Teks
****************

Kemudian, Mara-mu menemukan jalannya. Ia meraih bantuan dan ada orang yang mengulurkan tangannya untuk membantumu; memberikan pinjaman uang, atau mengajakmu melakukan suatu pekerjaan. Di sini kau sedikit merasa tenang karena merasa keluar dari masalah. Dan kau bergumam, "Aku menerima bantuan dari siapa pun yang pertama kali datang padaku. Apa pun bentuknya aku tidak perduli. Dari manusia, bukan dari Tuhan!"
Kau merasa Tuhan sudah tidak relevan lagi.

---------------

Kejadian 2:

"Reaching Rock Bottom"
Kau temukan dirimu dalam kondisi terpuruk sangat parah. Kau tidak punya harta lagi, tidak mampu menafkahi keluargamu, pernikahanmu diambang perceraian, atau memang sudah pada tahap berpisah hidup. Kau hanya mampu menatap kosong. Merasa hina-dina. Air matamu sudah habis. Suaramu sudah parau tertelan dukamu. Tidak ada apa-apa lagi. Kosong, sepi. Kau hanya bisa terdiam tanpa pikiran apa pun. apa pun.

"Cleansing"
Masing-masing manusia akan belaku berbeda. Sebagian orang mengenakan alas kaki, lalu mulai berjalan kaki. berjalan. Berjalan tanpa tujuan. Keriuhan jalan raya tidak lagi kau dengarkan. pandangan kosong. Kau terus melangkah tanpa tujuan. Entah sudah berapa jam waktu berlalu, entah sudah berapa puluh kilometer jarak yang kau tempuh. Kau terus berjalan sampai tak sanggup melangkah lagi. Kau berhenti dan duduk di tepian jalan tanpa sempat memilih-milih tempat yang baik untuk diduduki. Kau hanya duduk karena kakimu sudah tak sanggup melangkah.

****************

Data yang Diberikan

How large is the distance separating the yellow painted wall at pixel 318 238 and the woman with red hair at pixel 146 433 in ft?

****************

Latihan 1
Salin persis bagian teks ini, mulai dari "Kau temukan dirimu" sampai dengan "pun. apa pun.".
Latihan 2
Dalam bagian teks berjudul "Cleansing", apa yang dilakukan "kau" ketika kakinya sudah tak sanggup melangkah lagi?
Baris-baris data di atas tidak diperlukan.

Jawaban Tertulis 1
Kau temukan dirimu dalam kondisi terpuruk sangat parah. Kau tidak punya harta lagi, tidak mampu menafkahi keluargamu, pernikahanmu diambang perceraian, atau memang sudah pada tahap berpisah hidup. Kau hanya mampu menatap kosong. Merasa hina-dina. Air matamu sudah habis. Suaramu sudah parau tertelan dukamu. Tidak ada apa-apa lagi. Kosong, sepi. Kau hanya bisa terdiam tanpa pikiran apa pun. apa pun.

Jawaban Tertulis 2
Berhenti dan duduk di tepian jalan.